Being an introvert and ambivalent about interacting, I often keep myself folded up when I’m out in the world. This also increases my sense of disconnection and loneliness, and yet I persist. However, sometimes I relax, and life beautifully unfolds.
I was at the motor vehicle department to apply for a REAL ID, which is the federally-approved driver’s license that will permit me to fly without carrying a passport. For this I needed several types of paperwork to confirm my identity; to provide proof of address, I brought a life insurance bill. When my number was called, the associate who helped me was first struck by my purple hair and commented how much she liked it. I get this a lot. I’ve been purple for six years, and it seems to delight other people as much as it does me.
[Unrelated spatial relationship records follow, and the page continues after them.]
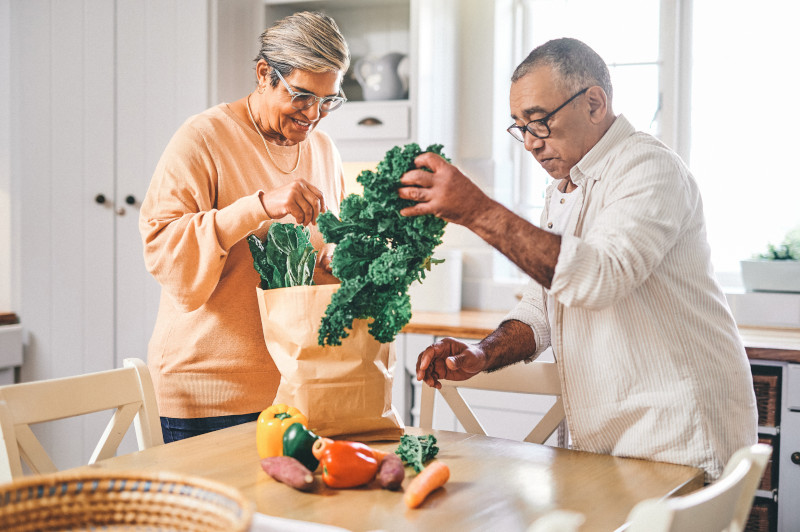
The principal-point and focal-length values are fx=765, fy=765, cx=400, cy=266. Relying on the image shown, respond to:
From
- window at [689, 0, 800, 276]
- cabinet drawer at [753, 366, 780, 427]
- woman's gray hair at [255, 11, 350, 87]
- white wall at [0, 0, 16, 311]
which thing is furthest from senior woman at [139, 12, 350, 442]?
white wall at [0, 0, 16, 311]

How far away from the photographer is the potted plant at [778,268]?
2.79 meters

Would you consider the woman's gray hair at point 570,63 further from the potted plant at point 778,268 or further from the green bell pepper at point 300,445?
the potted plant at point 778,268

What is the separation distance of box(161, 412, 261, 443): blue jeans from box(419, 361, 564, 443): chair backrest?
1.38ft

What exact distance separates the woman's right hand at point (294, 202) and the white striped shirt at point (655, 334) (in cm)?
53

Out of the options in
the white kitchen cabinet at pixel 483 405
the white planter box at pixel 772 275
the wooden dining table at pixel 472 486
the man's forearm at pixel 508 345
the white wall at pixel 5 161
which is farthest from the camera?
the white wall at pixel 5 161

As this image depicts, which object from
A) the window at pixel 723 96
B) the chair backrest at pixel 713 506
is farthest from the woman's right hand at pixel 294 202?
the window at pixel 723 96

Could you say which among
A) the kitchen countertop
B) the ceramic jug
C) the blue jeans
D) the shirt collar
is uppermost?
the ceramic jug

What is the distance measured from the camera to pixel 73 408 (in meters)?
1.49

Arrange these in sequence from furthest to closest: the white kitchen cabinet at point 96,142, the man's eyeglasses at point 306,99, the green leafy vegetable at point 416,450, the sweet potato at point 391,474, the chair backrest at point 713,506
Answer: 1. the white kitchen cabinet at point 96,142
2. the man's eyeglasses at point 306,99
3. the green leafy vegetable at point 416,450
4. the sweet potato at point 391,474
5. the chair backrest at point 713,506

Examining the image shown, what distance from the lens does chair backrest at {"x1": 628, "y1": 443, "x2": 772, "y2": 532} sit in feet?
2.52

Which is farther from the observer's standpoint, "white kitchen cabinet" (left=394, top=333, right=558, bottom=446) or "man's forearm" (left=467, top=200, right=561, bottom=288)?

Then she began looking at my papers. She asked me what the life insurance paper was, and I replied it was a bill for my life insurance. She paused and said, “I told my husband the other day we really need to get life insurance.” Then she stopped her work entirely and began telling me about her life. She has two adult children who moved back home and who don’t get along. She told me about the stress it created, and how she couldn’t afford the fee to file evictions on them (they won’t move out). I listened and empathized. I mentioned how I’d had a fight with my 12 year old daughter the day before, and how she’d said something utterly disrespectful. The associate sympathized. We talked about how difficult it is to parent. She continued to tell me how her husband and son nearly came to blows in a recent argument and advised me to nip insolent behavior in the bud. Somewhere in the conversation she began working on my license application as she spoke. When our transaction ended, I thanked her for sharing with me and wished her well, and she returned the sentiment.
I stepped into the next line to get my photo taken, but when it was my turn, my file wasn’t accessible. The associate had forgotten to close it; the photographer couldn’t proceed. The associate had gone to lunch and left her station. So I stepped aside while they searched for her. The staff was apologetic, and I said it really wasn’t a problem. As I waited, several other staff members passed by, and one woman said I was “rockin’ the purple hair!” and high-fived me. It was altogether a congenial experience. What surprised me was the connection outside the business at hand. I marvel at this, at the serendipity that arises when I am relaxed and receptive while out in the world. It changed the tone of my entire day for the better.